Rousseau, 1869'da ilk prototipini icat ederken kendi buluşunun ilgi göreceğine inanıyordu. Ancak insanlar bunu iki tekerlekli bir bisikletle karşılaştırdığında tek tekerlekli bir bisikleti kullanmanın zor olduğunu düşündüler. Üstelik bu icadı görenler bisiklet alanında yapılmış bir gelişme olmadığını, bu icadın işleri daha da zorlaştırdığına inandı. Rousseau büyük umutlarla çıktığı bu yolculukta toplumdan yeterli ilgiyi göremeyince vazgeçti. Ancak onun denemesi kendisine tarihin 5 tuhaf icadı arasında yer alabilmesini sağladı. Tek tekerlekli bisiklet şimdilerde Hollanda'nın doğusundaki Nijmegen şehrindeki ünlü Velorama Ulusal Bisiklet Müzesi'nde sergileniyor.
2- AHŞAP KADIN MAYOLARI
Tek tekerlekli bisikletten sonra tarihin en tuhaf icatlarından birinin de 1900'lü yıllarda yapıldığını söylemek mümkün. 1929 yılında ABD'de kendilerine 'Spruce Girls' adını veren bir grup genç kadın kendi elleriyle denizde giymek için bir mayo tasarladı. Ancak mayonun hammaddesi günümüzdeki halinin aksine şaşırtıcı bir şekilde tahtadan oluşuyordu.
Oldukça nizami kesilmiş parçalardan bir araya getirilen kadın mayoları dikkat çekmeyi başardı. Her haliyle kullanışsız olan bu mayo türünün iki amacı vardı. Birincisi bu icat kadınların başta mayo olmak üzere birçok tekstil ürününde kendi markalarını yaratmak ve yaratıcılıklarını konuşturmak konusunda cesaretlendirmekti. İkincisi ise ABD'nin Washington eyaletinde odun ticareti yapan Grays Harbor adında bir şirketin reklamını yapmaktı. Spruce Girls'ün bu girişimi o yıllarda özellikle Washington'da pozitif bir ilgiyle karşılansa da kadınlar daha rahat kumaşlardan yapılmış mayoları tercih etme konusunda kararlıydılar.

*Görev verileri*
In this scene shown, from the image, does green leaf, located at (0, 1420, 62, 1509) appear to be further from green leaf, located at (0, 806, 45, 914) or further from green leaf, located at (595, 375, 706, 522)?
...
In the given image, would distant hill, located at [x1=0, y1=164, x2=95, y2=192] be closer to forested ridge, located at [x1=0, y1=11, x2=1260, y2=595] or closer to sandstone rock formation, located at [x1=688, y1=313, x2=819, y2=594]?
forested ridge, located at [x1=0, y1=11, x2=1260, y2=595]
==
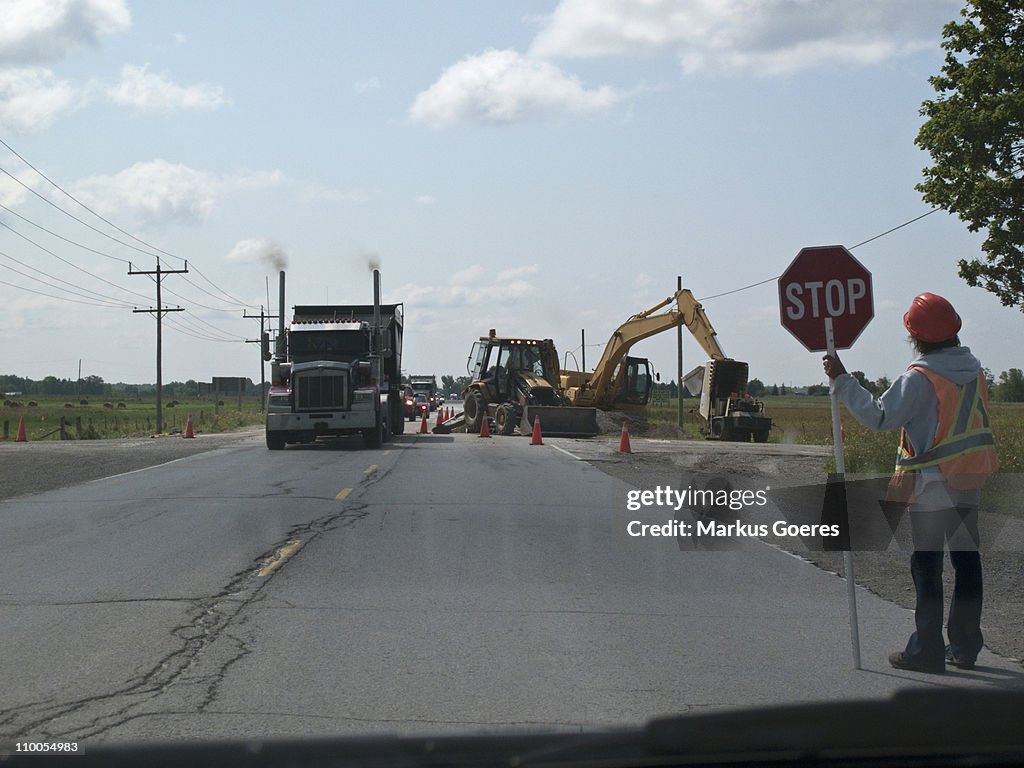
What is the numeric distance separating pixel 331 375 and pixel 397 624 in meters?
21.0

*Yapılacak görevler*
**A)** Tuhaf icatlarla ilgili metinden "Oldukça nizami kesilmiş" ile başlayıp "etme konusunda kararlıydılar." ifadesine kadar süren bölümü değiştirmeden yazın.
**B)** Görev verilerinde "ridge" dizesini içeren satırları sayın ve yalnızca sayıyı verin. Büyük-küçük harf ayrımı dikkate alınır.

*Doğru cevaplar*
**A)**
Oldukça nizami kesilmiş parçalardan bir araya getirilen kadın mayoları dikkat çekmeyi başardı. Her haliyle kullanışsız olan bu mayo türünün iki amacı vardı. Birincisi bu icat kadınların başta mayo olmak üzere birçok tekstil ürününde kendi markalarını yaratmak ve yaratıcılıklarını konuşturmak konusunda cesaretlendirmekti. İkincisi ise ABD'nin Washington eyaletinde odun ticareti yapan Grays Harbor adında bir şirketin reklamını yapmaktı. Spruce Girls'ün bu girişimi o yıllarda özellikle Washington'da pozitif bir ilgiyle karşılansa da kadınlar daha rahat kumaşlardan yapılmış mayoları tercih etme konusunda kararlıydılar.

**B)** 2